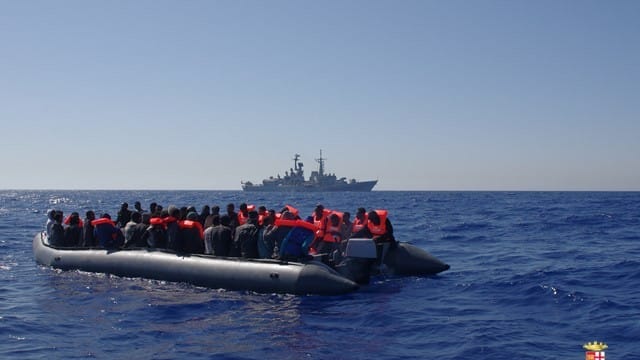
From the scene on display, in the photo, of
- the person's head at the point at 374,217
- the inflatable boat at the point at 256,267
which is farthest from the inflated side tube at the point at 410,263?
the person's head at the point at 374,217

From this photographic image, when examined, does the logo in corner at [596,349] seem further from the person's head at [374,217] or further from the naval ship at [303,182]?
the naval ship at [303,182]

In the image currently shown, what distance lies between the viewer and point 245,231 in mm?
15594

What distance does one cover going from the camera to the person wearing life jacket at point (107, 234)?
18.3 m

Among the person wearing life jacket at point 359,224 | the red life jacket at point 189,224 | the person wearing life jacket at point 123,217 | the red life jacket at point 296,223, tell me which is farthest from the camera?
the person wearing life jacket at point 123,217

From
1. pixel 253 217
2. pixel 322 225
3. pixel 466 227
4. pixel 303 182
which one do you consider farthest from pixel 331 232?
pixel 303 182

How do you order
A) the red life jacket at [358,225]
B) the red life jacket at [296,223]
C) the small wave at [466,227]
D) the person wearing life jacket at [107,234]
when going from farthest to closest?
the small wave at [466,227]
the person wearing life jacket at [107,234]
the red life jacket at [358,225]
the red life jacket at [296,223]

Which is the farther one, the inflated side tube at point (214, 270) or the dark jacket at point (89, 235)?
the dark jacket at point (89, 235)

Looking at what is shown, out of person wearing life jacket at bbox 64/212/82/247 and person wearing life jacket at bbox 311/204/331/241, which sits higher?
person wearing life jacket at bbox 311/204/331/241

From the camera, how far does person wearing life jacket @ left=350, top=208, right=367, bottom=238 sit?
1627 cm

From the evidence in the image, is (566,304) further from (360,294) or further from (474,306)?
(360,294)

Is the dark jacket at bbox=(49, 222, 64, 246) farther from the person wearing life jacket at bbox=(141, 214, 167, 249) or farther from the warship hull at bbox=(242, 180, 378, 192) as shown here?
the warship hull at bbox=(242, 180, 378, 192)

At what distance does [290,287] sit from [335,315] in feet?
7.04

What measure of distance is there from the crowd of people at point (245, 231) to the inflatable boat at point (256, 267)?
39cm

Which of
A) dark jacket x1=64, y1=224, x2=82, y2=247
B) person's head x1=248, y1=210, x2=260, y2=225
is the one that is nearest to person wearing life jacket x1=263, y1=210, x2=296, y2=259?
person's head x1=248, y1=210, x2=260, y2=225
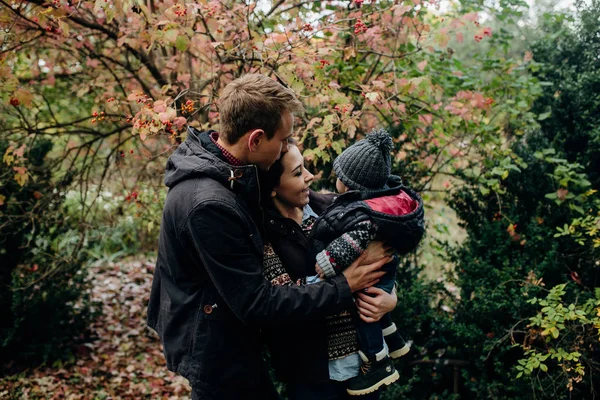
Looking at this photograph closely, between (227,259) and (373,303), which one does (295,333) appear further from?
(227,259)

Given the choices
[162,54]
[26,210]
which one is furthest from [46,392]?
[162,54]

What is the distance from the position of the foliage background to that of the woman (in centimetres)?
87

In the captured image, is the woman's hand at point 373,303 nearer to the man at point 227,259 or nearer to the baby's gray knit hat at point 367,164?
the man at point 227,259

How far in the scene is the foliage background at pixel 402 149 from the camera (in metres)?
3.01

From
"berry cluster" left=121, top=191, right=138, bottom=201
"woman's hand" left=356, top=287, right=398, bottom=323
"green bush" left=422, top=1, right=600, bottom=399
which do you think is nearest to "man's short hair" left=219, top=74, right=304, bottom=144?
"woman's hand" left=356, top=287, right=398, bottom=323

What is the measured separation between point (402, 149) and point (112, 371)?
343cm

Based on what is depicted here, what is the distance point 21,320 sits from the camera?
4.32 meters

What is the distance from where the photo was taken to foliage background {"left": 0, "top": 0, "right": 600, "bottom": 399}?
3.01 meters

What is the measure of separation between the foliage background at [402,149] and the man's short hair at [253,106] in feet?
2.78

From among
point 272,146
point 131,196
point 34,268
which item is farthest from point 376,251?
point 34,268

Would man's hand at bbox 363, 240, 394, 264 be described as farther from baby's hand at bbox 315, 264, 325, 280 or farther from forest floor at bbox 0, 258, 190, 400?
forest floor at bbox 0, 258, 190, 400

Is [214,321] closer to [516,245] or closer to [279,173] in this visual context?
[279,173]

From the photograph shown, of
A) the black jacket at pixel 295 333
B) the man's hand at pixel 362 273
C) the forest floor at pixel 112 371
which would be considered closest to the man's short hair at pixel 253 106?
the black jacket at pixel 295 333

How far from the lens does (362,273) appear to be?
2074 mm
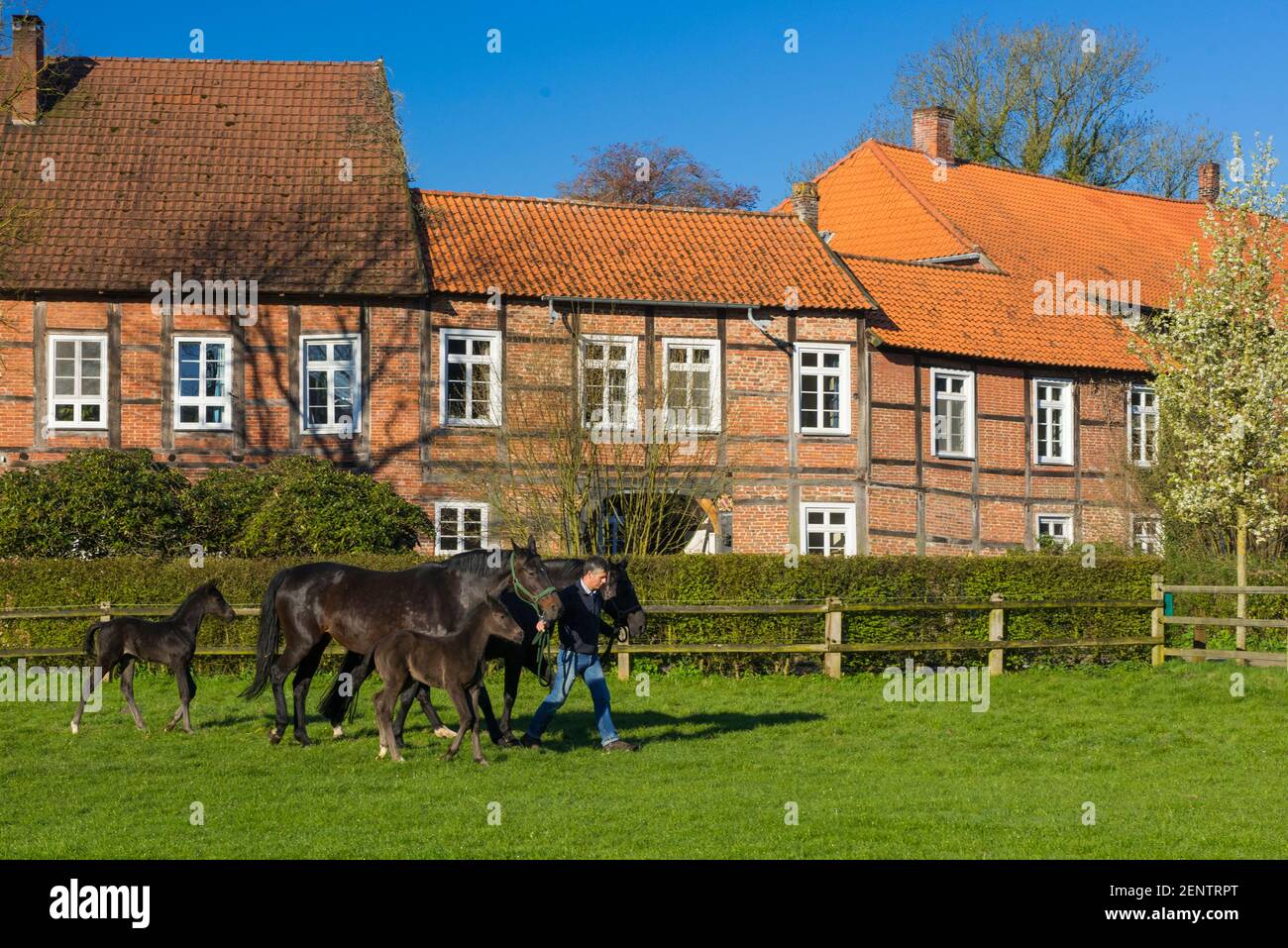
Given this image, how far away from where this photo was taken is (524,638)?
1268 cm

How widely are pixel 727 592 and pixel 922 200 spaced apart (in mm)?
18691

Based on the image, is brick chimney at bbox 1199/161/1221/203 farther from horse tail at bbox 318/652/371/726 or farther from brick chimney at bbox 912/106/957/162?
horse tail at bbox 318/652/371/726

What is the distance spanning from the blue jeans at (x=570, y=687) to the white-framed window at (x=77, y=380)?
15.2 metres

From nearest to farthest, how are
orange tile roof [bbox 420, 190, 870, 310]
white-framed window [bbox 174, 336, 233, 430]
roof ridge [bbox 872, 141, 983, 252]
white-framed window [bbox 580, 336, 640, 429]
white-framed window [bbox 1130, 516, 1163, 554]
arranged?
1. white-framed window [bbox 580, 336, 640, 429]
2. white-framed window [bbox 174, 336, 233, 430]
3. orange tile roof [bbox 420, 190, 870, 310]
4. white-framed window [bbox 1130, 516, 1163, 554]
5. roof ridge [bbox 872, 141, 983, 252]

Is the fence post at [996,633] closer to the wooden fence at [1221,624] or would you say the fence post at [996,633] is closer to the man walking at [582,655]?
the wooden fence at [1221,624]

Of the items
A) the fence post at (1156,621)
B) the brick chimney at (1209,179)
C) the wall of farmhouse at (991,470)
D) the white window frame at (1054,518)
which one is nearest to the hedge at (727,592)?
the fence post at (1156,621)

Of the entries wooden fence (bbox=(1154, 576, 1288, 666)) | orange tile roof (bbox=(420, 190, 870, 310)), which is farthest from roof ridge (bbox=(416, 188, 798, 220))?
wooden fence (bbox=(1154, 576, 1288, 666))

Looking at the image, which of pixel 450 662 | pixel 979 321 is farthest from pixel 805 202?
pixel 450 662

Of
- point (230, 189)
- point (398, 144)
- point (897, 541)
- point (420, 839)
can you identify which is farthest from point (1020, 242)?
point (420, 839)

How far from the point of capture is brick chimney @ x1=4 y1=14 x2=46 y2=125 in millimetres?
28078

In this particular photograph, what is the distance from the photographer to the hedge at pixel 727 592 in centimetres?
1855

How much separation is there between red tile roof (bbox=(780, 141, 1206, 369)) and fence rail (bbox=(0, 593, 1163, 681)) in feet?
34.1

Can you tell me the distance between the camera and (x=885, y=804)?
10797 mm

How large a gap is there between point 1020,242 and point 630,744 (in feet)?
80.0
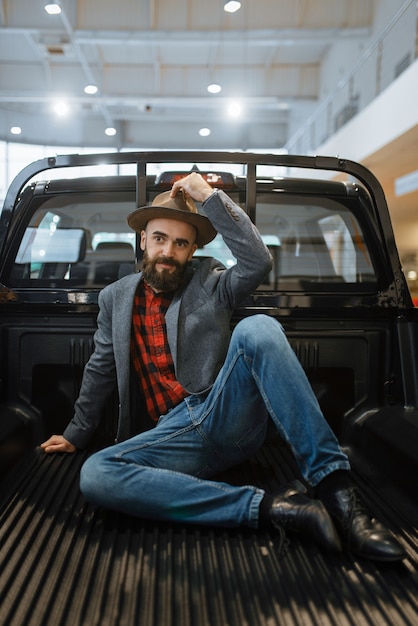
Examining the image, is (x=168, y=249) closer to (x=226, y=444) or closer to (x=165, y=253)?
(x=165, y=253)

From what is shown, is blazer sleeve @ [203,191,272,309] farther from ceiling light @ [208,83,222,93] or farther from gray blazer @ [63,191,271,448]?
ceiling light @ [208,83,222,93]

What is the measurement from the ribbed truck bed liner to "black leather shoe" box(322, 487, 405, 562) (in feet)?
0.17

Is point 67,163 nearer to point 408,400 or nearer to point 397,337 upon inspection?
point 397,337

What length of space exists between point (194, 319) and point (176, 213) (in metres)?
0.42

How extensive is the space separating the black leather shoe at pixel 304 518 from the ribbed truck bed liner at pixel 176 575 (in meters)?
0.06

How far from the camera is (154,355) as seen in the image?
84.6 inches

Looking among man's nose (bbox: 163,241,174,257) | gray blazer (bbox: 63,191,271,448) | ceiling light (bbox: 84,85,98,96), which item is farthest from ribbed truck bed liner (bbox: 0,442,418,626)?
ceiling light (bbox: 84,85,98,96)

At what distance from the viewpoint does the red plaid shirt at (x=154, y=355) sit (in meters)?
2.13

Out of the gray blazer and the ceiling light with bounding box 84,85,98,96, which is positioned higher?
the ceiling light with bounding box 84,85,98,96

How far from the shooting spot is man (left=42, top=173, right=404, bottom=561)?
5.72ft

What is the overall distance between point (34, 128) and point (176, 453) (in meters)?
16.0

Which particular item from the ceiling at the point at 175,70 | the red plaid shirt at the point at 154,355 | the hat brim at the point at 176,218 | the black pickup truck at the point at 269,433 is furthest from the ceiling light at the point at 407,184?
the red plaid shirt at the point at 154,355

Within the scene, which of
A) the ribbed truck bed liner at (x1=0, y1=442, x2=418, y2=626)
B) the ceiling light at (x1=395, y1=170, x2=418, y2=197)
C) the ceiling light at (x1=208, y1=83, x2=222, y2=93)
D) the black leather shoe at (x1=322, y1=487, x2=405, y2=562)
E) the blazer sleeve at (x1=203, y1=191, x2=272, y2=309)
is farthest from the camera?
the ceiling light at (x1=208, y1=83, x2=222, y2=93)

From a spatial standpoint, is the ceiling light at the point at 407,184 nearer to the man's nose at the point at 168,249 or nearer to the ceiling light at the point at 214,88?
the ceiling light at the point at 214,88
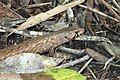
====
From the records, pull out each line that contains the word "leather" and list those lines.

What is the measurement from the ribbed truck bed liner to "black leather shoe" box(322, 487, 405, 562) (in feet)?
How extensive is the space separating the black leather shoe at pixel 304 518 from the ribbed truck bed liner at pixel 176 575 (in meters)?
D) the black leather shoe at (x1=322, y1=487, x2=405, y2=562)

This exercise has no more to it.